Von Urzeiten an beschäftigte sich der Mensch damit, Feuer in die eigene Behausung zu holen. Die Kunst bestand stets darin, die Flammen beherrschbar zu machen. Während frühzeitliche Feuerstellen eher an Lagerfeuer erinnern, entwickelten sie sich mit den steigenden Komfortansprüchen der Bewohner zu fest installierten Feuerstätten.

Über technisch ausgefeilte Schornsteinsysteme gelangen heute die Rauchgase sicher nach außen. Sichtscheiben aus Glaskeramik erlauben den ungetrübten Blick auf das lodernde Feuer.
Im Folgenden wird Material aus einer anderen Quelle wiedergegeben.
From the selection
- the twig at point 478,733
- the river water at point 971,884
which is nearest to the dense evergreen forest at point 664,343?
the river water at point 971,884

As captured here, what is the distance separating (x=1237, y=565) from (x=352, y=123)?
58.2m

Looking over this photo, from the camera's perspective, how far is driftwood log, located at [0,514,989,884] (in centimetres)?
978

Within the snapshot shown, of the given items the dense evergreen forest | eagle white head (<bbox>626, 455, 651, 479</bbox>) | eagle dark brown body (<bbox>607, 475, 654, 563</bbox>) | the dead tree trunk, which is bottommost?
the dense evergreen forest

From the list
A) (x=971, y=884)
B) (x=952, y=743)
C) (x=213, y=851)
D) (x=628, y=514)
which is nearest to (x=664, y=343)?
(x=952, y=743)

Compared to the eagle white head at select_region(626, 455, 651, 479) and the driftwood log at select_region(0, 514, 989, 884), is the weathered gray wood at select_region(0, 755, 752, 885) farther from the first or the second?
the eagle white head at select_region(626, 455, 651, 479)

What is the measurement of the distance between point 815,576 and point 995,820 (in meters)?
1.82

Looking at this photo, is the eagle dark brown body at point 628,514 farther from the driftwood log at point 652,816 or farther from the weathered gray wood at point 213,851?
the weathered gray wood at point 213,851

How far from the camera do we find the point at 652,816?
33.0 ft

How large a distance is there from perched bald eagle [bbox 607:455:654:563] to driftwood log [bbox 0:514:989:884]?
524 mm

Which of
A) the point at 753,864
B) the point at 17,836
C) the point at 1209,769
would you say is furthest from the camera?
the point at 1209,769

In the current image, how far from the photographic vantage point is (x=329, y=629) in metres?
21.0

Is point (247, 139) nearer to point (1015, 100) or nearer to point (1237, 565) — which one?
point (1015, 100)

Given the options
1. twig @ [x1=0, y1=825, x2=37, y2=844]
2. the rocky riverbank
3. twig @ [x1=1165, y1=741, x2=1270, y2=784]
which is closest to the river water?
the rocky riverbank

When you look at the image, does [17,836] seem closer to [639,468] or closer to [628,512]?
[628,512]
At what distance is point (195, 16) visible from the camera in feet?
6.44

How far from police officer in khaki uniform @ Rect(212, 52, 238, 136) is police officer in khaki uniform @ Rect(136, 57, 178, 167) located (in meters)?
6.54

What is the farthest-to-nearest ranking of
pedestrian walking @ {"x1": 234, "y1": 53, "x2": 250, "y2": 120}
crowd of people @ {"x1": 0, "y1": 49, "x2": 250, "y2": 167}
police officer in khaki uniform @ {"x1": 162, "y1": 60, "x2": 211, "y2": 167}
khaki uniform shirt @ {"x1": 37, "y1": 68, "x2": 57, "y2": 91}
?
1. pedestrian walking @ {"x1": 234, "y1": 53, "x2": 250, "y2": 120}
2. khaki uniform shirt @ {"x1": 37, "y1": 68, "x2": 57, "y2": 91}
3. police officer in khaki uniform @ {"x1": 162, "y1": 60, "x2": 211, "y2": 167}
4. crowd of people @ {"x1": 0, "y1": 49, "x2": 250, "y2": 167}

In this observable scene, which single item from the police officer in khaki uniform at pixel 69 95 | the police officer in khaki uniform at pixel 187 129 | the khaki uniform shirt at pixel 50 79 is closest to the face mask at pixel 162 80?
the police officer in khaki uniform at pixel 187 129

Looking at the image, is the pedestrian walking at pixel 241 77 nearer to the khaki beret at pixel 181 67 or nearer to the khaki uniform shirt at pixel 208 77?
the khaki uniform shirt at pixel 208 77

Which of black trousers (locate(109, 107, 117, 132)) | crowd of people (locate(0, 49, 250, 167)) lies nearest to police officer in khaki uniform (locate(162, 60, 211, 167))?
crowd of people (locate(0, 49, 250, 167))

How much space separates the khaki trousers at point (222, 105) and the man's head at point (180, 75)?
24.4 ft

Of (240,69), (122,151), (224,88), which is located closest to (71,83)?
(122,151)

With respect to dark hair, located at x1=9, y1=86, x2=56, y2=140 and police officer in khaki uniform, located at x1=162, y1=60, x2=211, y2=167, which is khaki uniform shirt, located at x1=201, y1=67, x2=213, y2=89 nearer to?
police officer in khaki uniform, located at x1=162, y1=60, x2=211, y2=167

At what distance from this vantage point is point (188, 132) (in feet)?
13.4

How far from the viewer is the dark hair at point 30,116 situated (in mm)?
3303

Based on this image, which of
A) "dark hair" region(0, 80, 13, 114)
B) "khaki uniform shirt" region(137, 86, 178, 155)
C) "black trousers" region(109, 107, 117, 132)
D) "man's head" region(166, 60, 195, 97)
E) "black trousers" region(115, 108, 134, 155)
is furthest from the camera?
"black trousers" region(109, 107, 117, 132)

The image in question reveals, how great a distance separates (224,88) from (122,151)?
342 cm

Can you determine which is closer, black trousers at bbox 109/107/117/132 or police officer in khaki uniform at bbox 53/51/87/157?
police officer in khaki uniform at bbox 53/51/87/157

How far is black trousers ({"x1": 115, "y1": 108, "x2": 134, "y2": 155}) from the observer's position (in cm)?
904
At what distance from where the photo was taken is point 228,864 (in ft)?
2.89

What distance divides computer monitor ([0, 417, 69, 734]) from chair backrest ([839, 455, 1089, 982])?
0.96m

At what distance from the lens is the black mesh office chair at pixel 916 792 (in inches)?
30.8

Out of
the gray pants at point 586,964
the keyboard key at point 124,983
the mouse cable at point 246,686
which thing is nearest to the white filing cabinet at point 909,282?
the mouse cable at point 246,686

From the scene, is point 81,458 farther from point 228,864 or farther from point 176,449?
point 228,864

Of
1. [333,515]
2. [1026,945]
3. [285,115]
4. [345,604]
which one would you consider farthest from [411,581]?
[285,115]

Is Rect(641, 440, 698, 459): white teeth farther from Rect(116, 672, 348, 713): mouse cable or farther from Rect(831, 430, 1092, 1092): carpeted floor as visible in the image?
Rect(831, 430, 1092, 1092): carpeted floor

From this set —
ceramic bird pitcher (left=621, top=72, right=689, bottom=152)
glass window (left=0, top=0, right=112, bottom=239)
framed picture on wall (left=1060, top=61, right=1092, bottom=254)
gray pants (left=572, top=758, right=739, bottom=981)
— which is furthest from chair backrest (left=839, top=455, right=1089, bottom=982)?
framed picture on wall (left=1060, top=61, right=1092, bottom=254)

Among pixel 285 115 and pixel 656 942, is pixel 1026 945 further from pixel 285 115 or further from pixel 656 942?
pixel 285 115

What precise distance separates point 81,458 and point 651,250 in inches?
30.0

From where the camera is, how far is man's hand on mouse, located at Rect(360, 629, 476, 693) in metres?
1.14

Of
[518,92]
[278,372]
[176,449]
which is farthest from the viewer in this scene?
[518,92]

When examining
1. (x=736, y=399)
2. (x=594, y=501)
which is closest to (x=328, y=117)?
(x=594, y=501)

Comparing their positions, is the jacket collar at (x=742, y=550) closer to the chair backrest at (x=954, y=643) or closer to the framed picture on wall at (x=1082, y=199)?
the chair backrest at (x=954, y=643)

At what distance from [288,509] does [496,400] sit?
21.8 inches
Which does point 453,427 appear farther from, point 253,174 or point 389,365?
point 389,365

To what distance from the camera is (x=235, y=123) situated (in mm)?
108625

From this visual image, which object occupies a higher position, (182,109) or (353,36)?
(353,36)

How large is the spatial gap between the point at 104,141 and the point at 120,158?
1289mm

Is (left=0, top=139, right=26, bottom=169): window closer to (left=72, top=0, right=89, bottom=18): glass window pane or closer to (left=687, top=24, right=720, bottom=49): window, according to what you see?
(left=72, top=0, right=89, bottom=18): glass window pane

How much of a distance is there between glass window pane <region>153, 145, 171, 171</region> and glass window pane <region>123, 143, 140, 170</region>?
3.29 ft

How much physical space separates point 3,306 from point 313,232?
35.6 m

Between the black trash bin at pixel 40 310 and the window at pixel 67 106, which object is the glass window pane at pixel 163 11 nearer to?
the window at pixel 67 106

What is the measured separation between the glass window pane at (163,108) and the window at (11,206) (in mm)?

Runde, gewinkelte sowie drei- bis vierseitige Scheiben ermöglichen die Sicht von mehreren Seiten auf die Feuerstelle – perfekt für offen gestaltete Wohnräume, die oft die Küche und den Essbereich mit einbeziehen.

Wo ein Feuer brennt, möchte man verweilen und sich entspannen. Auf fast magische Art und Weise ziehen uns die flackernden Flammen in den Bann. Schnell ist der Alltagsstress vergessen. Wie in alten Zeiten versammeln sich um eine Feuerstelle im Haus auch heute Familien, gute Freunde, alte und junge Menschen. 

Sie sorgt dabei für Gemütlichkeit, Wohlbefinden und Harmonie. Die Faszination für das lodernde Flammenspiel ist ungebrochen. Und dennoch werden viele moderne Häuser heutzutage ohne Schornstein geplant, da ein Heizungssystem vorgesehen ist, das keinen Schornstein benötigt. Kurzfristig betrachtet spart man Baukosten, langfristig verbaut man sich im wahrsten Sinne des Wortes die Zukunft für nachhaltiges Heizen mit Holz.

Design und Funktion sind fast keine Grenzen gesetzt. Sie können mit einem Kamin das Wohnzimmer erwärmen, ihn an die Heizung anschließen, das gesamte Haus beheizen oder einfach nur die Flammen beobachten – ein Ofen als Lagerfeuer-Ersatz.

Der Schornstein ist quasi der Motor der Feuerstätte. Unabhängig davon, ob ein Schornstein bereits vorhanden ist, nachträglich errichtet werden soll oder bei einem Hausneubau eingeplant wird. Er sorgt dafür, dass Verbrennungsgase sicher abgeführt werden und ein emissionsarmer Betrieb möglich wird. Dafür ist es notwendig, Schornstein und Feuerstätte aufeinander abzustimmen. 

Damit ein Feuer ordentlich prasselt, benötigt es Sauerstoff, welcher über die Verbrennungsluft zugeführt wird. Diese wird in der Regel dem Aufstellraum entnommen. Über einen Regler wird die Luftmenge so eingestellt, dass das eingelegte Holz möglichst sauber und vollständig abbrennt. Hierbei spricht man von einem raumluftabhängigen System.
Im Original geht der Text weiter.